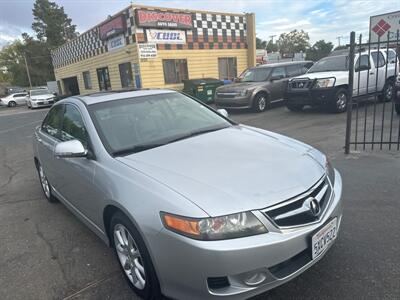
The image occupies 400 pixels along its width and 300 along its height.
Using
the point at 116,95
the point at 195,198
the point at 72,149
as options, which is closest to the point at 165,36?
the point at 116,95

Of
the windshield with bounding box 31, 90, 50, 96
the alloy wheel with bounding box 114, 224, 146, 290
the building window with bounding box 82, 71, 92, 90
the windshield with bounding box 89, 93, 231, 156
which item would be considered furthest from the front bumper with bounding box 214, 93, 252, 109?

◆ Exercise goal
Copy all of the lines above exactly, leaving the pictures out of your answer.

◆ The answer
The image occupies 400 pixels along its width and 300 along its height.
Using
the point at 116,95
the point at 195,198
the point at 72,149
as options, which is closest to the point at 165,36?
the point at 116,95

Of
the windshield with bounding box 31, 90, 50, 96
the alloy wheel with bounding box 114, 224, 146, 290
the building window with bounding box 82, 71, 92, 90
the windshield with bounding box 89, 93, 231, 156
which item would be considered furthest from the front bumper with bounding box 214, 93, 252, 109?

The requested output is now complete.